Nous souhaitons évoquer Le Mouv’ dont on attend le nouveau projet
pour janvier 2015. Quid en matière d’info sur cette chaîne.
MG :
Le Mouv’ doit redevenir une chaîne majoritairement musicale. Le « France
Inter du jeune » voire « du djeun’s » je n’y crois pas. France
Inter doit arriver à parler aux jeunes, je crois que c’est çà le sujet. Mais Le
Mouv’ n’a jamais aussi bien marché que quand il était une radio à dominante
musicale avec sa spécificité. Je dis, on ne va pas faire ce que le secteur
privé commercial fait. Ces dernières années, il y a eu une errance. Quand vous
regardez Le Mouv’, plus on a mis de moyens dedans, plus l’audience s’est
effondrée. Donc Bruno Laforesterie travaille pour la fin de l’année sur une
refonte complète du Mouv’ et sur les moments-clé de la journée (matin et fin de
journée), c’est là plutôt que les forces de la rédaction seront utilisées.

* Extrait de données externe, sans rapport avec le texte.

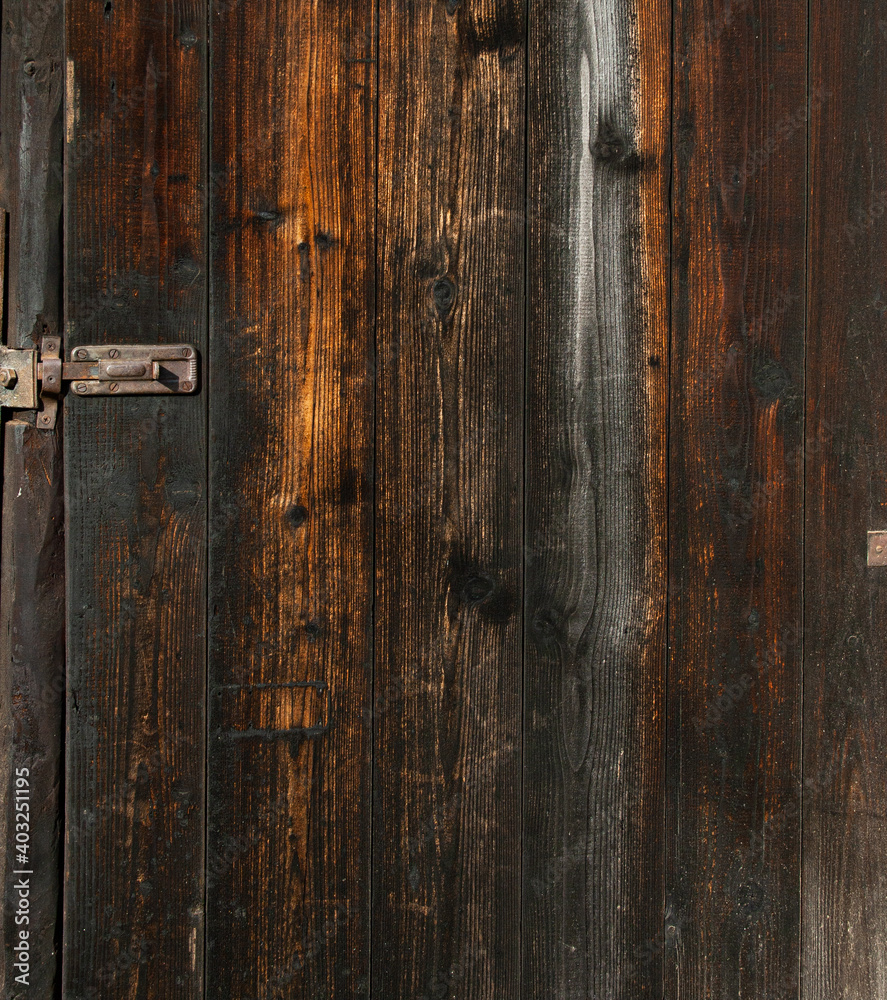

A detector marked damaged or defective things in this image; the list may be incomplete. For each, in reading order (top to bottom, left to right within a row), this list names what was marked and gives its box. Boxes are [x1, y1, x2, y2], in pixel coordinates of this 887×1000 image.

rusty metal latch [0, 340, 199, 430]
rusty metal bracket [0, 340, 199, 430]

Comment on apporte un regard sur l’actualité qui est différent sinon il vaut
mieux prendre des flashs faits par d’autres. Moi, je veux une radio qui
correspond aux cultures urbaines. On a fait beaucoup d’études. Frédéric
Schlesinger y a contribué. Bruno Laforesterie nous a remis un premier rapport
que je trouve vraiment très convaincant.
FS :
L’info traditionnelle telle qu’elle peut exister avec le flash à l’heure, etc.
ce n’est plus comme cela qu’elle sera pensée. La rédaction aura un rôle à part
entière au moment des prime-time, avec vraisemblablement des petits rappels de
titres. La rédaction aura une vraie importance. Dans les projets avancés
aujourd’hui, il n’y a pas de disparition de la rédaction de quelque façon que
ce soit. On ne va pas demander à la rédaction d’aller faire des libre-antennes.
Mais plutôt d’aller faire du reportage. C’est une forme que Bruno Laforesterie est
en train d’aboutir. Mais la rédaction sera totalement importante. A une autre
époque, il y avait de l’info différemment que sur les autres radios musicales
ou radios généralistes, à une époque où Le Mouv’ fonctionnait bien, je pense
notamment à ce « Buzz’ du Mouv’ » qui durait 40 minutes à 13h,
on ne va pas du tout refaire çà, mais on va trouver une inscription de
l’information dans ce nouveau projet mais l’information aura néanmoins de
l’importance bien évidemment. Il n’y a pas de suppression de la rédaction du
Mouv’, pas de fantasmes autour de çà ! En 10 ans, les fréquences ont été
multipliées par 2, le budget a été multiplié par 2, les audiences ont été
divisées par 2 ou par 3 ! Ce que Mathieu Gallet a demandé à Bruno
Laforesterie d’inventer, c’est un objet radiophonique original, disruptif,
différent…
MG : …
mais qui touche une cible, et la cible est en complémentarité des autres
antennes de Radio France.
FS :
13-34 ans, la cible. La difficulté étant de mêler ces deux générations mais on
pense savoir comment faire. Et Bruno Laforesterie avec la radio Générations est
quand même un spécialiste de ce type de démarche. C’est bien ce qui se passe
pour Le Mouv’. N’importe qui aurait fermé Le Mouv’. N’importe quel raisonnement
rationnel, on dit Stop, ça coûte cher.
MG :
16 millions d’euros.
FS :
Et ça ne touche personne.
L’entretien se termine. Nous ajoutons un dernier mot pour les
journalistes précaires « mal traités ». Nous relayons l’une de leurs
préoccupations : une meilleure gestion du « planning » avec deux
personnes au lieu d’une pour gérer plus d’une centaine de carrières et éviter
l’arbitraire. Nous disons que cette personne ne convient pas ou ne suffit pas.
Mathieu Gallet et Frédéric Schlesinger prennent note. Nous espérons, pour nos confrères, que le message est passé.